`mode=max` cache export silently drops build-stage layers with a lazy snapshotter + multi-stage `COPY --from`

### Contributing guidelines and issue reporting guide

- [x] I've read the [contributing guidelines](https://github.com/moby/buildkit/blob/master/.github/CONTRIBUTING.md) and wholeheartedly agree. I've also read the [issue reporting guide](https://github.com/moby/buildkit/blob/master/.github/issue_reporting_guide.md).

### Well-formed report checklist

- [x] I have found a bug that the documentation does not mention anything about my problem
- [x] I have found a bug that there are no open or closed issues that are related to my problem
- [x] I have provided version/information about my environment and done my best to provide a reproducer

### Description of bug

**Disclaimer**: this bug report was written via Claude, but the behavior matches my experience. I'm have a custom snapshotter (among other things), and this build https://github.com/clipper-registry/blog-buildkit-benchmark/actions/runs/27998059001/job/82864320244 _should_ have many cached layers, but does not.

## Bug description

With a lazy/remote snapshotter (stargz/eStargz, overlaybd, …) and a multi-stage
build where a later stage consumes an earlier, **different-base** stage via
`COPY --from`, `--cache-to mode=max` **silently drops the consumed stage's cache
layers**. On a later build, a step in that stage that should be restored from cache
**re-runs** instead. No error is reported — the export "succeeds" with a degraded
cache.

## Reproduction

Requires a lazy snapshotter; this uses the upstream stargz snapshotter and the
public `ghcr.io/stargz-containers` eStargz images.

```bash
# 1. buildkit with the stargz snapshotter
docker buildx create --name stargz --driver docker-container \
  --driver-opt image=moby/buildkit:latest \
  --buildkitd-flags "--oci-worker-snapshotter=stargz"

# 2. Multi-stage: build stage on one esgz base, final stage on a DIFFERENT esgz
#    base, COPY --from, plus a downstream step (ARG BUST) that forces a re-run.
cat > Dockerfile <<'EOF'
FROM ghcr.io/stargz-containers/ubuntu:22.04-esgz AS build
RUN echo stable > /stable
ARG BUST=0
RUN echo "$BUST" > /bust && cat /stable > /combined
FROM ghcr.io/stargz-containers/alpine:3.15.3-esgz
COPY --from=build /combined /combined
EOF

# 3. First build — exports the cache
docker buildx build --builder stargz --platform linux/amd64 --build-arg BUST=1 \
  --cache-to type=local,dest=./cache,mode=max --output type=cacheonly .

# 4. Drop local state, then rebuild changing only BUST. The second RUN must
#    re-run, which requires the first RUN's filesystem state to be restored.
docker buildx prune -af --builder stargz
docker buildx build --builder stargz --platform linux/amd64 --build-arg BUST=2 \
  --cache-from type=local,src=./cache --output type=cacheonly .
```

### Expected

On the second build, `RUN echo stable > /stable` (unchanged) is `CACHED`.

### Actual

```
#8 [build 2/3] RUN echo stable > /stable
#8 DONE 0.4s          <-- re-runs instead of CACHED
```

Its cache layer was dropped during the first build's export, so it cannot be
restored when the downstream `BUST` step re-runs. (Inspecting `./cache`'s
`application/vnd.buildkit.cacheconfig.v0` config confirms the build-stage record
has an empty `layers` field; only the final `COPY` record has a layer.)

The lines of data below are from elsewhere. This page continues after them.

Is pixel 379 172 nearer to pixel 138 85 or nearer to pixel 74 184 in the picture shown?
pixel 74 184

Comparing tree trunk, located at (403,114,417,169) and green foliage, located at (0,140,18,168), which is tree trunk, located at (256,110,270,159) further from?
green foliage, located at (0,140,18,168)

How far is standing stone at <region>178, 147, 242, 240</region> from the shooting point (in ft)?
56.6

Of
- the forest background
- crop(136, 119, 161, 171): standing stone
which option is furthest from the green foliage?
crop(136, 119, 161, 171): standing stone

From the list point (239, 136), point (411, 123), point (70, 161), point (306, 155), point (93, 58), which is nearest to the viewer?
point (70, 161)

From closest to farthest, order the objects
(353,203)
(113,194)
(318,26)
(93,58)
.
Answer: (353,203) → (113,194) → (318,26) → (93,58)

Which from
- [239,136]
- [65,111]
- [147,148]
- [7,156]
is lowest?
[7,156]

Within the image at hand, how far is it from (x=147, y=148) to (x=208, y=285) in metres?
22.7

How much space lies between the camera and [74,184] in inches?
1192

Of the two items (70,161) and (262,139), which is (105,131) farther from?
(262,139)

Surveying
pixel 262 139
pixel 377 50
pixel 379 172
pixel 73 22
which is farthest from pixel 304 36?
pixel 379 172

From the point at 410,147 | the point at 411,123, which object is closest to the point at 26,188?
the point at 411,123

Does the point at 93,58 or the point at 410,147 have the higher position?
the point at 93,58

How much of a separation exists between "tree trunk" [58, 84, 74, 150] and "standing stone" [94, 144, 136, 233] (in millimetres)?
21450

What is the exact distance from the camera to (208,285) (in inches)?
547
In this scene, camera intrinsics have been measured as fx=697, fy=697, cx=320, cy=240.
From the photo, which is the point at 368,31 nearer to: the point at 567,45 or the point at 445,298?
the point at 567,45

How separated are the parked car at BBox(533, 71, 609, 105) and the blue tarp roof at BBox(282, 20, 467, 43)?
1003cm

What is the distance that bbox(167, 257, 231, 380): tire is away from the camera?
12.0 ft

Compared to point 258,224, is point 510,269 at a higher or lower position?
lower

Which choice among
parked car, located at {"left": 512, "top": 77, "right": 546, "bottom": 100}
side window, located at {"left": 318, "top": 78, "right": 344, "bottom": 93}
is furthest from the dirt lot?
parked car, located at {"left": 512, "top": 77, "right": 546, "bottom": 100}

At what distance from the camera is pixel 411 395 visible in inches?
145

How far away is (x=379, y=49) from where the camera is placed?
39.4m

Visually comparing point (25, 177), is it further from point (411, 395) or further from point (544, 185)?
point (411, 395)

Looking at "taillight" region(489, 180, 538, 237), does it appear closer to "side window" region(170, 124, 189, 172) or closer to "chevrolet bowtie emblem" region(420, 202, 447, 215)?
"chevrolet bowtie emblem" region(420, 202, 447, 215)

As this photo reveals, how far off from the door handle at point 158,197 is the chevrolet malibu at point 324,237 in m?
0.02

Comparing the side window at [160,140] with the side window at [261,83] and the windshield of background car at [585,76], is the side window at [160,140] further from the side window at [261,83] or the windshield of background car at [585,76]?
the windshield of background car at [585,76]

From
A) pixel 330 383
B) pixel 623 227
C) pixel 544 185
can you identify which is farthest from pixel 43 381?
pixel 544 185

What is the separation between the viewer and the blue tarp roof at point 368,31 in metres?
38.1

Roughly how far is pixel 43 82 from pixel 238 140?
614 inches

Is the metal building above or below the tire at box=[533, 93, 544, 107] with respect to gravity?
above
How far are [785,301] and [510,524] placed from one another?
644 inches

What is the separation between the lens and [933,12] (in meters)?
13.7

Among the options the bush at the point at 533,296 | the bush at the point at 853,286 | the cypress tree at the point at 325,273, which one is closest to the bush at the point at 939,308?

The same Dockerfile with an eager snapshotter, or with the same base image in both
stages, caches correctly.

### Root cause

1. The cache exporter recurses **per record** into cross-stage deps
   (`solver/exporter.go` `ExportTo`).
2. Loading a record's result (`worker/cacheresult.go` `LoadRemotes` →
   `Worker.LoadRef` → `CacheManager.Get`) runs `checkLazyProviders`
   (`cache/manager.go`), which returns `NeedsRemoteProviderError` for any **lazy**
   ancestor blob lacking a `DescHandler`.
3. `LoadRef` recovers those handlers from `CacheOptGetterOf(ctx)` — the
   `withAncestorCacheOpts` getter, which resolves handlers from the **ancestor
   states** of whatever state it was rooted at.
4. **The regression (`051818cf3`)**: the exporter now sets that getter **once, at
   the outermost export**, and all nested records inherit it
   (`if CacheOptGetterOf(ctx) == nil && e.recordCtxOpts != nil`). Since
   `withAncestorCacheOpts` walks only one record's ancestry, the getter rooted at
   the *final* stage's result does not reach the *build* stage's source op, so the
   build-stage result's lazy base-layer handlers are unresolvable.
5. `LoadRef` therefore still fails with `NeedsRemoteProviderError`; `ExportTo`
   returns it; the deps loop swallows it (`if err != nil { continue }`, added in
   the same PR series to avoid failing export on subbranch errors). The
   build-stage result is dropped from the cache.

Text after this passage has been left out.